I knew early in the week what my God experience of the week would be. Monday and Tuesday had been more trying days at work with my students. I’m sure all teachers can relate to the feeling of coming home and not really knowing what to do because we’re tired to the bone. Sure, we make meals, clean up, maybe do some marking and other routine tasks, but when it comes to the hours of relaxation before us, we are just exhausted.  A certain depression can set in after we have dealt with students who have higher needs, and we lose perspective. I am prone to depression, but I know I’m not alone in this.

When I get to moments like these, I always know I can’t stay there. Working with children is a huge blessing, but it draws prayers out of me. I need continual hope like I need air and water. I prayed in the evening and especially in the morning, with my cup of coffee and scripture passage for the day. I usually ask for patience with the kids and for the virtues of kindness and wisdom as I face each challenge of the new day.

I have always been told that when we “cry out to God” (that’s how the Psalms put it), God always hears us. I believe that God even hears us if we sigh and don’t put words to our feelings. What I noticed this week was that I received a few very specific answers to my prayers for help.

One answer was a single word that came to me: God reminded me to be resilient. As a young mother years ago, I often marveled at how my own son, Joel, could be resilient in the face of change. We as parents are prone to worry. How will our kids cope with transitions and the sometimes less than optimal situations in their lives?  When 9/11 happened, I remember being so worried at how growing up with the knowledge of terrorism would affect his young mind and heart. I often drew consolation from what I had been told – that kids are amazingly resilient.

____

*DIRECTIONS FOR THIS TASK*. Repeat everything in the reflection on prayer from "I knew early" down to "alone in this.", word for word.

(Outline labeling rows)
____

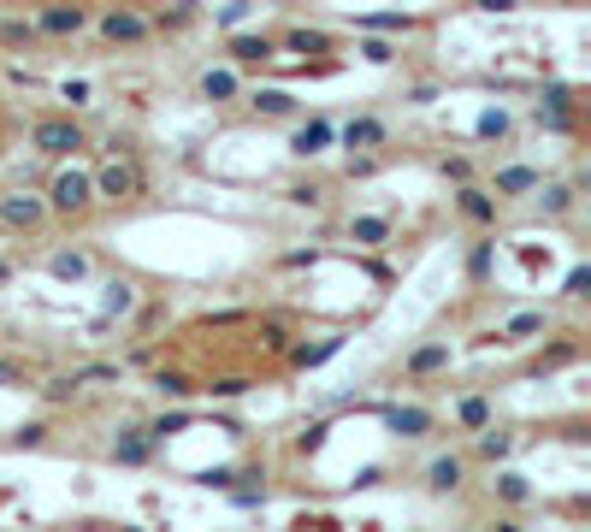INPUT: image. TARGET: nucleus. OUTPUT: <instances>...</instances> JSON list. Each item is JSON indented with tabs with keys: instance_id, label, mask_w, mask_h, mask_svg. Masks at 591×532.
<instances>
[{
	"instance_id": "8",
	"label": "nucleus",
	"mask_w": 591,
	"mask_h": 532,
	"mask_svg": "<svg viewBox=\"0 0 591 532\" xmlns=\"http://www.w3.org/2000/svg\"><path fill=\"white\" fill-rule=\"evenodd\" d=\"M456 213L461 219H467V225H497V196H491V190H479V184H473V178H467V184H456Z\"/></svg>"
},
{
	"instance_id": "11",
	"label": "nucleus",
	"mask_w": 591,
	"mask_h": 532,
	"mask_svg": "<svg viewBox=\"0 0 591 532\" xmlns=\"http://www.w3.org/2000/svg\"><path fill=\"white\" fill-rule=\"evenodd\" d=\"M450 420H456L461 432H485V426L497 420V402H491V397H479V391H467V397L450 402Z\"/></svg>"
},
{
	"instance_id": "6",
	"label": "nucleus",
	"mask_w": 591,
	"mask_h": 532,
	"mask_svg": "<svg viewBox=\"0 0 591 532\" xmlns=\"http://www.w3.org/2000/svg\"><path fill=\"white\" fill-rule=\"evenodd\" d=\"M89 18H95L89 6H71V0H48V6H36V18H30V24H36L42 36H54V42H71V36H83V30H89Z\"/></svg>"
},
{
	"instance_id": "31",
	"label": "nucleus",
	"mask_w": 591,
	"mask_h": 532,
	"mask_svg": "<svg viewBox=\"0 0 591 532\" xmlns=\"http://www.w3.org/2000/svg\"><path fill=\"white\" fill-rule=\"evenodd\" d=\"M343 349V337H320V343H296L290 349V367H320L326 355H337Z\"/></svg>"
},
{
	"instance_id": "24",
	"label": "nucleus",
	"mask_w": 591,
	"mask_h": 532,
	"mask_svg": "<svg viewBox=\"0 0 591 532\" xmlns=\"http://www.w3.org/2000/svg\"><path fill=\"white\" fill-rule=\"evenodd\" d=\"M532 184H538V172L532 166H503L497 178H491V196L503 201V196H532Z\"/></svg>"
},
{
	"instance_id": "19",
	"label": "nucleus",
	"mask_w": 591,
	"mask_h": 532,
	"mask_svg": "<svg viewBox=\"0 0 591 532\" xmlns=\"http://www.w3.org/2000/svg\"><path fill=\"white\" fill-rule=\"evenodd\" d=\"M201 95H207V101H219V107H225V101H237V95H243L237 66H207V71H201Z\"/></svg>"
},
{
	"instance_id": "7",
	"label": "nucleus",
	"mask_w": 591,
	"mask_h": 532,
	"mask_svg": "<svg viewBox=\"0 0 591 532\" xmlns=\"http://www.w3.org/2000/svg\"><path fill=\"white\" fill-rule=\"evenodd\" d=\"M461 485H467V456H461V450L426 462V491H432V497H456Z\"/></svg>"
},
{
	"instance_id": "37",
	"label": "nucleus",
	"mask_w": 591,
	"mask_h": 532,
	"mask_svg": "<svg viewBox=\"0 0 591 532\" xmlns=\"http://www.w3.org/2000/svg\"><path fill=\"white\" fill-rule=\"evenodd\" d=\"M36 391H42V397H48V402H77V397H83V391L71 385L66 373H60V379H48V385H36Z\"/></svg>"
},
{
	"instance_id": "28",
	"label": "nucleus",
	"mask_w": 591,
	"mask_h": 532,
	"mask_svg": "<svg viewBox=\"0 0 591 532\" xmlns=\"http://www.w3.org/2000/svg\"><path fill=\"white\" fill-rule=\"evenodd\" d=\"M491 497L509 503V509H521V503H532V485H526V473H497L491 479Z\"/></svg>"
},
{
	"instance_id": "32",
	"label": "nucleus",
	"mask_w": 591,
	"mask_h": 532,
	"mask_svg": "<svg viewBox=\"0 0 591 532\" xmlns=\"http://www.w3.org/2000/svg\"><path fill=\"white\" fill-rule=\"evenodd\" d=\"M361 30H379V36H408L420 18H402V12H367V18H355Z\"/></svg>"
},
{
	"instance_id": "26",
	"label": "nucleus",
	"mask_w": 591,
	"mask_h": 532,
	"mask_svg": "<svg viewBox=\"0 0 591 532\" xmlns=\"http://www.w3.org/2000/svg\"><path fill=\"white\" fill-rule=\"evenodd\" d=\"M154 391H160V397H172V402H190V397H196V379H190V373H178V367H154Z\"/></svg>"
},
{
	"instance_id": "15",
	"label": "nucleus",
	"mask_w": 591,
	"mask_h": 532,
	"mask_svg": "<svg viewBox=\"0 0 591 532\" xmlns=\"http://www.w3.org/2000/svg\"><path fill=\"white\" fill-rule=\"evenodd\" d=\"M586 355V343H580V332L556 337V343H544L538 355H532V373H556V367H568V361H580Z\"/></svg>"
},
{
	"instance_id": "10",
	"label": "nucleus",
	"mask_w": 591,
	"mask_h": 532,
	"mask_svg": "<svg viewBox=\"0 0 591 532\" xmlns=\"http://www.w3.org/2000/svg\"><path fill=\"white\" fill-rule=\"evenodd\" d=\"M532 196H538V213H544V219H568V213H574V201H580V184H562V178H550V184H544V178H538V184H532Z\"/></svg>"
},
{
	"instance_id": "38",
	"label": "nucleus",
	"mask_w": 591,
	"mask_h": 532,
	"mask_svg": "<svg viewBox=\"0 0 591 532\" xmlns=\"http://www.w3.org/2000/svg\"><path fill=\"white\" fill-rule=\"evenodd\" d=\"M444 178H450V184H467V178H473V160H467V154H444Z\"/></svg>"
},
{
	"instance_id": "40",
	"label": "nucleus",
	"mask_w": 591,
	"mask_h": 532,
	"mask_svg": "<svg viewBox=\"0 0 591 532\" xmlns=\"http://www.w3.org/2000/svg\"><path fill=\"white\" fill-rule=\"evenodd\" d=\"M479 136H485V142H491V136H509V113H485V119H479Z\"/></svg>"
},
{
	"instance_id": "5",
	"label": "nucleus",
	"mask_w": 591,
	"mask_h": 532,
	"mask_svg": "<svg viewBox=\"0 0 591 532\" xmlns=\"http://www.w3.org/2000/svg\"><path fill=\"white\" fill-rule=\"evenodd\" d=\"M48 219L54 213H48V201L36 196V190H6L0 196V231H12V237H36Z\"/></svg>"
},
{
	"instance_id": "21",
	"label": "nucleus",
	"mask_w": 591,
	"mask_h": 532,
	"mask_svg": "<svg viewBox=\"0 0 591 532\" xmlns=\"http://www.w3.org/2000/svg\"><path fill=\"white\" fill-rule=\"evenodd\" d=\"M515 444H521V438H515V432H497V420H491L485 432H473V456H479V462H503V456H515Z\"/></svg>"
},
{
	"instance_id": "45",
	"label": "nucleus",
	"mask_w": 591,
	"mask_h": 532,
	"mask_svg": "<svg viewBox=\"0 0 591 532\" xmlns=\"http://www.w3.org/2000/svg\"><path fill=\"white\" fill-rule=\"evenodd\" d=\"M66 101L71 107H89V83H66Z\"/></svg>"
},
{
	"instance_id": "39",
	"label": "nucleus",
	"mask_w": 591,
	"mask_h": 532,
	"mask_svg": "<svg viewBox=\"0 0 591 532\" xmlns=\"http://www.w3.org/2000/svg\"><path fill=\"white\" fill-rule=\"evenodd\" d=\"M160 320H166V302H148V308L136 314V337H148L154 326H160Z\"/></svg>"
},
{
	"instance_id": "1",
	"label": "nucleus",
	"mask_w": 591,
	"mask_h": 532,
	"mask_svg": "<svg viewBox=\"0 0 591 532\" xmlns=\"http://www.w3.org/2000/svg\"><path fill=\"white\" fill-rule=\"evenodd\" d=\"M42 201H48V213H54V219L83 225V219L95 213V178H89V166H60V172L48 178Z\"/></svg>"
},
{
	"instance_id": "4",
	"label": "nucleus",
	"mask_w": 591,
	"mask_h": 532,
	"mask_svg": "<svg viewBox=\"0 0 591 532\" xmlns=\"http://www.w3.org/2000/svg\"><path fill=\"white\" fill-rule=\"evenodd\" d=\"M95 30H101V42L107 48H142L148 36H154V24H148V12L142 6H107L101 18H89Z\"/></svg>"
},
{
	"instance_id": "34",
	"label": "nucleus",
	"mask_w": 591,
	"mask_h": 532,
	"mask_svg": "<svg viewBox=\"0 0 591 532\" xmlns=\"http://www.w3.org/2000/svg\"><path fill=\"white\" fill-rule=\"evenodd\" d=\"M355 54H361L367 66H396V54H402V48H391V42H379V36H367V42H361Z\"/></svg>"
},
{
	"instance_id": "43",
	"label": "nucleus",
	"mask_w": 591,
	"mask_h": 532,
	"mask_svg": "<svg viewBox=\"0 0 591 532\" xmlns=\"http://www.w3.org/2000/svg\"><path fill=\"white\" fill-rule=\"evenodd\" d=\"M243 18H249V0H231V6L219 12V24H243Z\"/></svg>"
},
{
	"instance_id": "14",
	"label": "nucleus",
	"mask_w": 591,
	"mask_h": 532,
	"mask_svg": "<svg viewBox=\"0 0 591 532\" xmlns=\"http://www.w3.org/2000/svg\"><path fill=\"white\" fill-rule=\"evenodd\" d=\"M550 332V314L544 308H526V314H509L503 326H497V343H532V337Z\"/></svg>"
},
{
	"instance_id": "44",
	"label": "nucleus",
	"mask_w": 591,
	"mask_h": 532,
	"mask_svg": "<svg viewBox=\"0 0 591 532\" xmlns=\"http://www.w3.org/2000/svg\"><path fill=\"white\" fill-rule=\"evenodd\" d=\"M107 154H136V136H119V131H113V136H107Z\"/></svg>"
},
{
	"instance_id": "30",
	"label": "nucleus",
	"mask_w": 591,
	"mask_h": 532,
	"mask_svg": "<svg viewBox=\"0 0 591 532\" xmlns=\"http://www.w3.org/2000/svg\"><path fill=\"white\" fill-rule=\"evenodd\" d=\"M0 391H36V367H30V361L0 355Z\"/></svg>"
},
{
	"instance_id": "16",
	"label": "nucleus",
	"mask_w": 591,
	"mask_h": 532,
	"mask_svg": "<svg viewBox=\"0 0 591 532\" xmlns=\"http://www.w3.org/2000/svg\"><path fill=\"white\" fill-rule=\"evenodd\" d=\"M385 119H367V113H361V119H349V125H343V131H337V142H343V148H349V154H361V148H385Z\"/></svg>"
},
{
	"instance_id": "12",
	"label": "nucleus",
	"mask_w": 591,
	"mask_h": 532,
	"mask_svg": "<svg viewBox=\"0 0 591 532\" xmlns=\"http://www.w3.org/2000/svg\"><path fill=\"white\" fill-rule=\"evenodd\" d=\"M402 373L408 379H438V373H450V343L438 337V343H420L408 361H402Z\"/></svg>"
},
{
	"instance_id": "20",
	"label": "nucleus",
	"mask_w": 591,
	"mask_h": 532,
	"mask_svg": "<svg viewBox=\"0 0 591 532\" xmlns=\"http://www.w3.org/2000/svg\"><path fill=\"white\" fill-rule=\"evenodd\" d=\"M77 391H95V385H125V361H89V367H71L66 373Z\"/></svg>"
},
{
	"instance_id": "48",
	"label": "nucleus",
	"mask_w": 591,
	"mask_h": 532,
	"mask_svg": "<svg viewBox=\"0 0 591 532\" xmlns=\"http://www.w3.org/2000/svg\"><path fill=\"white\" fill-rule=\"evenodd\" d=\"M0 148H6V119H0Z\"/></svg>"
},
{
	"instance_id": "13",
	"label": "nucleus",
	"mask_w": 591,
	"mask_h": 532,
	"mask_svg": "<svg viewBox=\"0 0 591 532\" xmlns=\"http://www.w3.org/2000/svg\"><path fill=\"white\" fill-rule=\"evenodd\" d=\"M391 432H396V438H408V444H414V438H432V432H438V414H432V408H420V402L391 408Z\"/></svg>"
},
{
	"instance_id": "9",
	"label": "nucleus",
	"mask_w": 591,
	"mask_h": 532,
	"mask_svg": "<svg viewBox=\"0 0 591 532\" xmlns=\"http://www.w3.org/2000/svg\"><path fill=\"white\" fill-rule=\"evenodd\" d=\"M225 54H231V66H266V60L278 54V42H272L266 30H243V36L225 42Z\"/></svg>"
},
{
	"instance_id": "22",
	"label": "nucleus",
	"mask_w": 591,
	"mask_h": 532,
	"mask_svg": "<svg viewBox=\"0 0 591 532\" xmlns=\"http://www.w3.org/2000/svg\"><path fill=\"white\" fill-rule=\"evenodd\" d=\"M154 456V438H148V426H125L119 438H113V462H148Z\"/></svg>"
},
{
	"instance_id": "2",
	"label": "nucleus",
	"mask_w": 591,
	"mask_h": 532,
	"mask_svg": "<svg viewBox=\"0 0 591 532\" xmlns=\"http://www.w3.org/2000/svg\"><path fill=\"white\" fill-rule=\"evenodd\" d=\"M89 178H95V201H107V207H136L148 196V172L136 166V154H107V166Z\"/></svg>"
},
{
	"instance_id": "41",
	"label": "nucleus",
	"mask_w": 591,
	"mask_h": 532,
	"mask_svg": "<svg viewBox=\"0 0 591 532\" xmlns=\"http://www.w3.org/2000/svg\"><path fill=\"white\" fill-rule=\"evenodd\" d=\"M320 438H326V420H314V426H308V432H302V438H296V450H302V456H308V450H320Z\"/></svg>"
},
{
	"instance_id": "27",
	"label": "nucleus",
	"mask_w": 591,
	"mask_h": 532,
	"mask_svg": "<svg viewBox=\"0 0 591 532\" xmlns=\"http://www.w3.org/2000/svg\"><path fill=\"white\" fill-rule=\"evenodd\" d=\"M136 302H142V296H136L131 278H113V284H107V320H131Z\"/></svg>"
},
{
	"instance_id": "29",
	"label": "nucleus",
	"mask_w": 591,
	"mask_h": 532,
	"mask_svg": "<svg viewBox=\"0 0 591 532\" xmlns=\"http://www.w3.org/2000/svg\"><path fill=\"white\" fill-rule=\"evenodd\" d=\"M278 48H290V54H331V36L326 30H284Z\"/></svg>"
},
{
	"instance_id": "17",
	"label": "nucleus",
	"mask_w": 591,
	"mask_h": 532,
	"mask_svg": "<svg viewBox=\"0 0 591 532\" xmlns=\"http://www.w3.org/2000/svg\"><path fill=\"white\" fill-rule=\"evenodd\" d=\"M331 142H337V125H326V119H308V125H296V136H290V154L314 160V154H326Z\"/></svg>"
},
{
	"instance_id": "18",
	"label": "nucleus",
	"mask_w": 591,
	"mask_h": 532,
	"mask_svg": "<svg viewBox=\"0 0 591 532\" xmlns=\"http://www.w3.org/2000/svg\"><path fill=\"white\" fill-rule=\"evenodd\" d=\"M89 272H95L89 249H54V255H48V278H60V284H83Z\"/></svg>"
},
{
	"instance_id": "25",
	"label": "nucleus",
	"mask_w": 591,
	"mask_h": 532,
	"mask_svg": "<svg viewBox=\"0 0 591 532\" xmlns=\"http://www.w3.org/2000/svg\"><path fill=\"white\" fill-rule=\"evenodd\" d=\"M249 107H255L261 119H290V113H296V95H290V89H255Z\"/></svg>"
},
{
	"instance_id": "46",
	"label": "nucleus",
	"mask_w": 591,
	"mask_h": 532,
	"mask_svg": "<svg viewBox=\"0 0 591 532\" xmlns=\"http://www.w3.org/2000/svg\"><path fill=\"white\" fill-rule=\"evenodd\" d=\"M6 278H12V261H0V284H6Z\"/></svg>"
},
{
	"instance_id": "47",
	"label": "nucleus",
	"mask_w": 591,
	"mask_h": 532,
	"mask_svg": "<svg viewBox=\"0 0 591 532\" xmlns=\"http://www.w3.org/2000/svg\"><path fill=\"white\" fill-rule=\"evenodd\" d=\"M556 6H586V0H556Z\"/></svg>"
},
{
	"instance_id": "23",
	"label": "nucleus",
	"mask_w": 591,
	"mask_h": 532,
	"mask_svg": "<svg viewBox=\"0 0 591 532\" xmlns=\"http://www.w3.org/2000/svg\"><path fill=\"white\" fill-rule=\"evenodd\" d=\"M36 42H42V30H36L30 18H0V48H6V54H30Z\"/></svg>"
},
{
	"instance_id": "3",
	"label": "nucleus",
	"mask_w": 591,
	"mask_h": 532,
	"mask_svg": "<svg viewBox=\"0 0 591 532\" xmlns=\"http://www.w3.org/2000/svg\"><path fill=\"white\" fill-rule=\"evenodd\" d=\"M30 148H36L42 160H71L77 148H89V131H83L71 113H54V119H36V125H30Z\"/></svg>"
},
{
	"instance_id": "33",
	"label": "nucleus",
	"mask_w": 591,
	"mask_h": 532,
	"mask_svg": "<svg viewBox=\"0 0 591 532\" xmlns=\"http://www.w3.org/2000/svg\"><path fill=\"white\" fill-rule=\"evenodd\" d=\"M349 237L367 243V249H379V243L391 237V219H349Z\"/></svg>"
},
{
	"instance_id": "36",
	"label": "nucleus",
	"mask_w": 591,
	"mask_h": 532,
	"mask_svg": "<svg viewBox=\"0 0 591 532\" xmlns=\"http://www.w3.org/2000/svg\"><path fill=\"white\" fill-rule=\"evenodd\" d=\"M562 296H568V302H586V296H591V266H574V272H568Z\"/></svg>"
},
{
	"instance_id": "42",
	"label": "nucleus",
	"mask_w": 591,
	"mask_h": 532,
	"mask_svg": "<svg viewBox=\"0 0 591 532\" xmlns=\"http://www.w3.org/2000/svg\"><path fill=\"white\" fill-rule=\"evenodd\" d=\"M320 196H326L320 184H296V190H290V201H302V207H320Z\"/></svg>"
},
{
	"instance_id": "35",
	"label": "nucleus",
	"mask_w": 591,
	"mask_h": 532,
	"mask_svg": "<svg viewBox=\"0 0 591 532\" xmlns=\"http://www.w3.org/2000/svg\"><path fill=\"white\" fill-rule=\"evenodd\" d=\"M190 426V408H178V414H160V420H148V438L160 444V438H172V432H184Z\"/></svg>"
}]
</instances>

____

*OUTPUT OF THE TASK*.
I knew early in the week what my God experience of the week would be. Monday and Tuesday had been more trying days at work with my students. I’m sure all teachers can relate to the feeling of coming home and not really knowing what to do because we’re tired to the bone. Sure, we make meals, clean up, maybe do some marking and other routine tasks, but when it comes to the hours of relaxation before us, we are just exhausted.  A certain depression can set in after we have dealt with students who have higher needs, and we lose perspective. I am prone to depression, but I know I’m not alone in this.